Kilian Kleinschmidt, a German aid worker who until recently managed a refugee camp in Jordan for 80,000 Syrians, says the EU’s 500 million citizens should have no trouble absorbing 1.5 million newcomers. “Major airports manage millions a day. You just need the will to organize it.” He also says things are improving on the local level. He hooks up investors, city planners, and Google executives with energetic Syrians who are clever with computers and have plenty of time. “[The investors] see the [refugees’] potential,” Kleinschmidt says, citing the success of networks such as Techfugees, which brings together tech engineers and NGOs, and workshops like Fab Lab that offer refugees access to digital technologies.
Pressure is mounting everywhere to allow asylum seekers to work. Alexander Van der Bellen, a candidate in Austria’s 2016 presidential election who is standing as an independent but is supported by the Greens, recently visited asylum seekers who had arrived months earlier but were still waiting for their first interview. He described the situation as unacceptable.

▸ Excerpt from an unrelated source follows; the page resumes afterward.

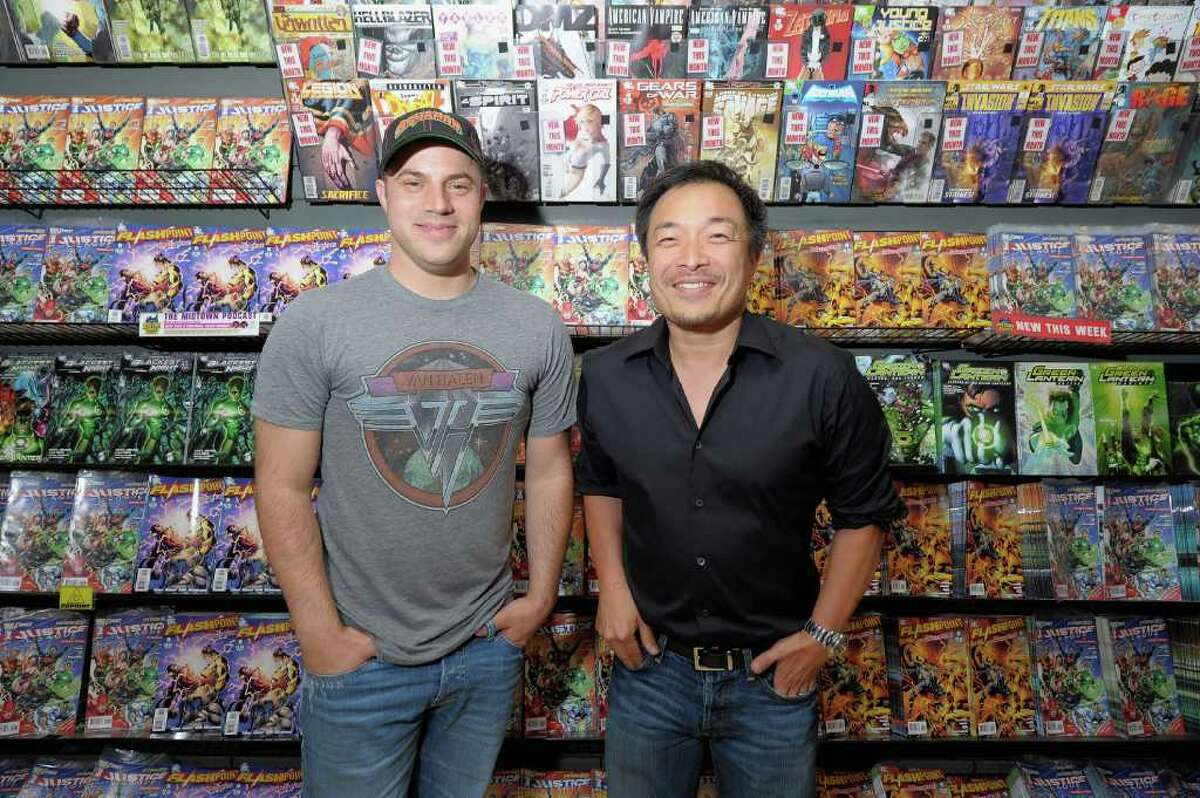 NEW YORK, NY - AUGUST 30: Jim Lee, artist and co-publisher of DC Comics and Geoff Johns, DC Comics co-publisher at Midnight Madness event celebrating the release of New No. 1 issue of 'Justice League' at Mid Town Comics on August 30, 2011 in New York City.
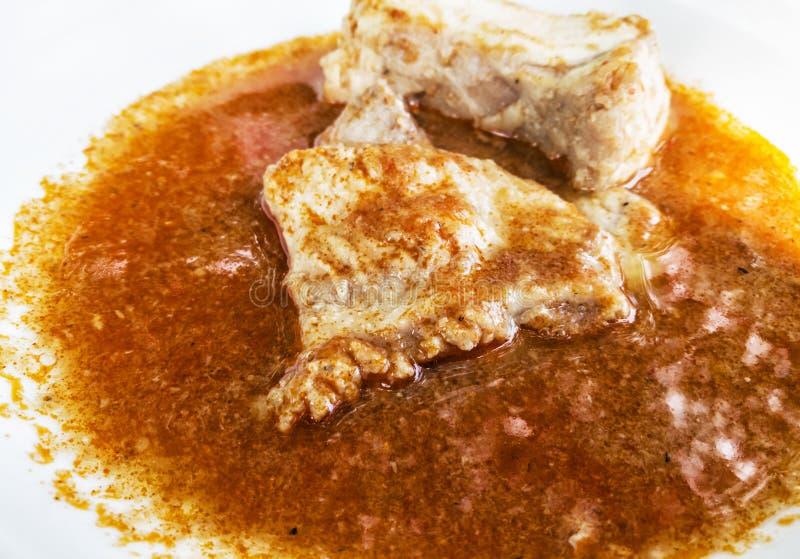 Tasty fish soup in white ceramic bowl, food scene stock photo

Friedrich Schneider, an expert on Europe’s shadow economy, is calling on governments to let asylum seekers and refugees work on the black market. “There is nothing worse than sitting on your bed the whole day, feeling useless and excluded,” he says. Austrian economists estimate expenditure on asylum seekers and refugees has already boosted the country’s economic growth. If the migrants start working on the black market, this growth will accelerate.
Letting refugees contribute to the informal economy could work wonders in Limburg, a Dutch province whose population is shrinking by 4,000 people a year. There, 1,200 houses are demolished each year. Limburg currently has 4,000 asylum seekers, but the provincial authorities are relaxed about the newcomers. Schools, churches, and factories stand empty, so housing a few hundred people in local communities is relatively easy—if the central government permits it. Yet that is not always the case: recently, the Dutch government sent asylum seekers to The Hague but only allowed the city authorities to house them in an empty ministry if the city agreed to buy the building.
The arrival of refugee children has already prevented one Dutch village school from closing. Volunteers in Limburg are active and motivated in integrating refugees—even though some of them vote for Geert Wilders, an anti-immigration politician from the province. Nedcar, an independent Dutch car manufacturer, is eager to hire asylum seekers. Extra hands are urgently needed in agriculture as well. Here, too, the message seems to be that bureaucratic inflexibility and boredom among asylum seekers are hindering integration more than an unwelcoming attitude among citizens. It is perhaps time politicians took notice.
Caroline de Gruyter is a Europe correspondent for the Dutch newspaper NRC Handelsblad. She is based in Vienna.